─── Records shown

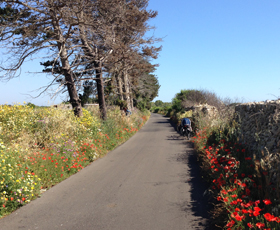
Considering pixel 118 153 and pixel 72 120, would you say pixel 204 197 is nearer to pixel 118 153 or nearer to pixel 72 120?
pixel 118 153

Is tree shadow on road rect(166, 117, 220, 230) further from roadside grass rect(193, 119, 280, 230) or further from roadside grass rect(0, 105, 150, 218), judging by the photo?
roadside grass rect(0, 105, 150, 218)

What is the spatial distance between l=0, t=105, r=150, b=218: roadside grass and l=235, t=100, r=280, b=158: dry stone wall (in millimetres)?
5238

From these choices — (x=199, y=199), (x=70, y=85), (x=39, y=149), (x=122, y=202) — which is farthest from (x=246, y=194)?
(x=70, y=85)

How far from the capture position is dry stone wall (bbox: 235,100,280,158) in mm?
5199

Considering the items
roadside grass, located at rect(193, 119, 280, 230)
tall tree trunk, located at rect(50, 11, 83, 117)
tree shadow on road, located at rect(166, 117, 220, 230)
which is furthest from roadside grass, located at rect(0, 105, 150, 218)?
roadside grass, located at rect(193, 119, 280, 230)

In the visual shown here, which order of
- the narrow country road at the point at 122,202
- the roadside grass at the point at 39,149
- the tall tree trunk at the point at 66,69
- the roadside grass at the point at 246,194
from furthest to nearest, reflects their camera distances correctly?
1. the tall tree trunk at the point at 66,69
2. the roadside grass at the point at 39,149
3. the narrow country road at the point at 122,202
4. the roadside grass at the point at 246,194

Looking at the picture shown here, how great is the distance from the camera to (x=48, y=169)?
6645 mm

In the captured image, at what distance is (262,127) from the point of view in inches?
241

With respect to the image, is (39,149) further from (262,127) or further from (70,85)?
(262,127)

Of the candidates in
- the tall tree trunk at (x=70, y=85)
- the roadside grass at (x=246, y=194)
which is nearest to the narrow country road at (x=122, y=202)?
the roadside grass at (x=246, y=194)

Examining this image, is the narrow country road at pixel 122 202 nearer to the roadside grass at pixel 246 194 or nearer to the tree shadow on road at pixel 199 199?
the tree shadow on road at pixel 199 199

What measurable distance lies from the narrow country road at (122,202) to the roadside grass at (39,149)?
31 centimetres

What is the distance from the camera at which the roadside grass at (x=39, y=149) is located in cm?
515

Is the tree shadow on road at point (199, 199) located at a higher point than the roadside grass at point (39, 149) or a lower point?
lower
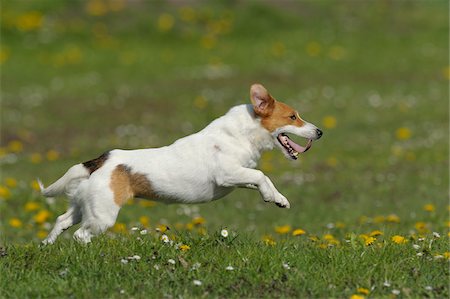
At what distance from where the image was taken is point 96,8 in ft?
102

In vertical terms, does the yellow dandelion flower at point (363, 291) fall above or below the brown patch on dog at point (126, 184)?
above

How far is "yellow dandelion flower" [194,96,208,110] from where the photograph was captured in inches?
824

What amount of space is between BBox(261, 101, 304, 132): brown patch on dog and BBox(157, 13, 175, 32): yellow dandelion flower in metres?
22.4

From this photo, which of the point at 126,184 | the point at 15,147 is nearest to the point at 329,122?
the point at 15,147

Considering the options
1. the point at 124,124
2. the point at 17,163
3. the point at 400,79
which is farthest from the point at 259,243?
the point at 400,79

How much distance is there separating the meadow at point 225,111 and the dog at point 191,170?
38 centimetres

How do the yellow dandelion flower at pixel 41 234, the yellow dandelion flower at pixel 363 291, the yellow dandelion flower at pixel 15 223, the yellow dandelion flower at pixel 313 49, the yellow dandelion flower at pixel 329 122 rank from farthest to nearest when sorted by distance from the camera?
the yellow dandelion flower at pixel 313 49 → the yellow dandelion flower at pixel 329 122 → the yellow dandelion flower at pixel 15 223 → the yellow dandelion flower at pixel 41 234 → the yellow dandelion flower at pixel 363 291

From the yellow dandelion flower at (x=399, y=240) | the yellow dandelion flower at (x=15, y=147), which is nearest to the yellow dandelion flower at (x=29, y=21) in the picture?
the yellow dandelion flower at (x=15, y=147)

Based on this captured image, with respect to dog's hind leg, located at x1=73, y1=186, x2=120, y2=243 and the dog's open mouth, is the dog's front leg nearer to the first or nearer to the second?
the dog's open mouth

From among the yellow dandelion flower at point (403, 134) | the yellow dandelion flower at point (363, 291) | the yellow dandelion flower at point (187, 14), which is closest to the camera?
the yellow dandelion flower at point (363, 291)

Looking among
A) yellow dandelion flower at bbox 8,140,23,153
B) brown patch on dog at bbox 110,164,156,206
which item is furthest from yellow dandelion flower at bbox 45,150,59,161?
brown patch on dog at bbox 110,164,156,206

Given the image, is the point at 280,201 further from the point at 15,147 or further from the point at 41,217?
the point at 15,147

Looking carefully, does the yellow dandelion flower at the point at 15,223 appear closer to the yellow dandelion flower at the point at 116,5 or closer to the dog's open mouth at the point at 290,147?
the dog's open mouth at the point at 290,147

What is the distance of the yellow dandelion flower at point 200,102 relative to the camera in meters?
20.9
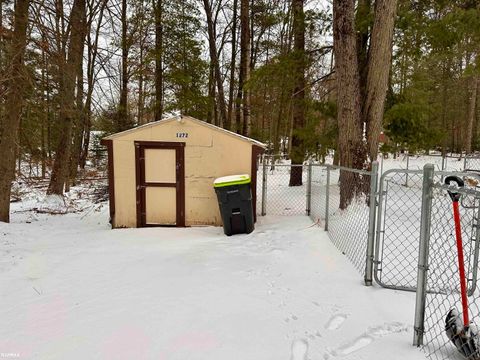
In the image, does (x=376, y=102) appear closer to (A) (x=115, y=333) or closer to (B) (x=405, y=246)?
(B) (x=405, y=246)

──────

Arrange the entries starting at the line containing "Considering the options" and ending at the line containing "38 centimetres" as a Markdown table with the columns "Row" and "Line", numbering each line and leaving out any blank lines.

| Row | Line |
|---|---|
| 1 | Considering the options |
| 2 | 1. the point at 124,124 |
| 3 | 2. the point at 17,163 |
| 4 | 3. the point at 400,79 |
| 5 | which is farthest from the point at 259,243? |
| 6 | the point at 400,79 |
| 7 | How much distance is there separating the meadow at point 225,111 and the dog at point 191,170? |
| 8 | 38 centimetres |